Scraping a javascript website using scrapy, splash, docker and mongodb
Github repository for this post:
So I was a senior data scientist at this lovely retail tech company that had a lot of data coming from crawlers monitoring e-commerces. I worked with NLP, interpreting the products descriptions and with computer vision, identifying colours, patterns, details and so on. The thing is - I never actually built the crawlers, so I wanted to try to do it myself!

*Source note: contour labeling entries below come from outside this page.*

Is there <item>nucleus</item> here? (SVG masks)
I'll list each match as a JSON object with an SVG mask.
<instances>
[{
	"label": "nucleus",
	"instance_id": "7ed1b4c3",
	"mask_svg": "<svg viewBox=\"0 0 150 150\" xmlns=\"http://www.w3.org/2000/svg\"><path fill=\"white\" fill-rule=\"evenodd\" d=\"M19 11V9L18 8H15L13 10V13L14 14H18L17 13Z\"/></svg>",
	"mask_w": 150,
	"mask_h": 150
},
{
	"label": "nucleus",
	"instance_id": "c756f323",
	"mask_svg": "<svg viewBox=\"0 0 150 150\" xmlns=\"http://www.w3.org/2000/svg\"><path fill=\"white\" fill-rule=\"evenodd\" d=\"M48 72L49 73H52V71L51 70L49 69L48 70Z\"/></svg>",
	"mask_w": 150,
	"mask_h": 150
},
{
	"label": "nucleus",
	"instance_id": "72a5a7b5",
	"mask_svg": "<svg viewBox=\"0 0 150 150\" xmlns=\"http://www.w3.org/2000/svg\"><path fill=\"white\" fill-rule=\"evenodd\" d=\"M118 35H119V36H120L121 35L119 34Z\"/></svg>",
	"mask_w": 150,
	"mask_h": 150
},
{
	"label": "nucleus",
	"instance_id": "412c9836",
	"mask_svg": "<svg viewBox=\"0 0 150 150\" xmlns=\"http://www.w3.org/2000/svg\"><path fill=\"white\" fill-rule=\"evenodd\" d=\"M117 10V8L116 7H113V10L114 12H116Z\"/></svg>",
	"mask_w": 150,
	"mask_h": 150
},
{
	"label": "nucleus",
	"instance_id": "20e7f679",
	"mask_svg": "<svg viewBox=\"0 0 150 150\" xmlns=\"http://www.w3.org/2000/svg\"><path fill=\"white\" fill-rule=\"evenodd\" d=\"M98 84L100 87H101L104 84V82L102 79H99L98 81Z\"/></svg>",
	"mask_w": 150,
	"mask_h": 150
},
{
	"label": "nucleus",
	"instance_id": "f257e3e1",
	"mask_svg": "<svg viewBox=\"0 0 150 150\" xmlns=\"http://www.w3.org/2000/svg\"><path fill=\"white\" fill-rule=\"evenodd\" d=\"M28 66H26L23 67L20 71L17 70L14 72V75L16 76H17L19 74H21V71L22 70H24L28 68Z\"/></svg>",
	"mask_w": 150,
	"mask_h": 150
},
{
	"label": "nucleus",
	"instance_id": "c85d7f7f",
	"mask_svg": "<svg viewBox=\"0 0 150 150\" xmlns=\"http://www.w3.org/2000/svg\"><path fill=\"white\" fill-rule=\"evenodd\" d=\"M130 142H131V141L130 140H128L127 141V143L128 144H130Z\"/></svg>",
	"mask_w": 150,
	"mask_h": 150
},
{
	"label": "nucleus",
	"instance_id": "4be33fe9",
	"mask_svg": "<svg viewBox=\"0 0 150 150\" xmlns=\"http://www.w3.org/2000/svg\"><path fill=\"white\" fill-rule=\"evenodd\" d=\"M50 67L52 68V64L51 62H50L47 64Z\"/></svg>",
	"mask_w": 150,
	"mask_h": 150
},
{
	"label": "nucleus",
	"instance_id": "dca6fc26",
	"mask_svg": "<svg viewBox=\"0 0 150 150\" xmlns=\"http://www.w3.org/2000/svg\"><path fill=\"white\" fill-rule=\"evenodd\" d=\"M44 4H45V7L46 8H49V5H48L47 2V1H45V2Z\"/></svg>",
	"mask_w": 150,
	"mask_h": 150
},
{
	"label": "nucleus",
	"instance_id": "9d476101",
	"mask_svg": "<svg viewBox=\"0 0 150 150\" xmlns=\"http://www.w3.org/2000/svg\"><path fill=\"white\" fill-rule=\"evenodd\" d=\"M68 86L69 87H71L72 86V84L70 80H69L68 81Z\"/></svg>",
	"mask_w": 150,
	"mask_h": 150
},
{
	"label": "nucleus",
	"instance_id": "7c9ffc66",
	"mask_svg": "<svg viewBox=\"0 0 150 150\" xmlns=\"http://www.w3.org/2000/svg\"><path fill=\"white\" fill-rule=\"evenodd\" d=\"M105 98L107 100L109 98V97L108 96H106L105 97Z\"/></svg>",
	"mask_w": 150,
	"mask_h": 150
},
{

I got a couple of brazilian retailer website (this one and this one) that uses javascript and have pagination, and I wanted to get all products from all the pages on the dresses category and save the following information to a MongoDB database:
- Product id
- Retailer id
- Product url
- Product name
- Product price
- url of all images available
- Crawl timestamp
Scraping dynamic website
Most e-commerces use dynamic websites, meaning that the website renders using some client-side javascript. So in order to properly access the HTML, each page need to be accessed by a browser.
Splash
In a nutshell, splash is like a browser. It opens a page and act as a browser would, therefore processing javascript and rendering the page properly.
Scrapy
Scrapy is a python crawling framework. It is very flexible, has a huge community, is very fast and easy to use. Here we define which website we want to crawl and all the rules to find the fields we want to get and how to interact with controls and paginators. It also has an item pipeline functionality that helps us deal with items and for each item define what to do. In our case, store on a database. It is probably the most popular web scraping tool for python.
MongoDB
MongoDB is a NoSQL database that stores json-like documents. Also has a huge community, easy to integrate with python and offers a cloud-hosted instance with a fair free tier.
Docker
Probably my favorite dev tool, docker creates an isolated environment (container) for you to run your app. This container encapsulates everything the app needs, so it solves the famous “it works on my machine” problem - the container is like a mini machine running your app. Super convenient and easy to use. Here we are using 2 containers: one for splash and one for running scrapy.
Connecting the dots
So, as mentioned, the website uses javascript, so I’m using splash to mimic a browser. Splash already runs in a container (image provided by scrapinghub) and I decided to run scrapy also from a container, so I put together a minimal Dockerfile
with scrapy and pymongo and a docker-compose.yml
to run it . This makes it easier to deploy wherever I want (or even run locally isolated on my machine). I’m saving the results to a MongoDB cloud collection, with each product_id
as document_id
.
Closing thoughts
So being able to scrape websites is a great skill to have and empowers one to build data apps, monitor websites, create event-based alarms, sky is the limit! For instance, since I’m into computer vision, here I’m focusing on getting the product images urls to use in another examples there will be published here - so if there’s no link to other articles here right now, come back soon!!
Hope you enjoy and try to build something yourself!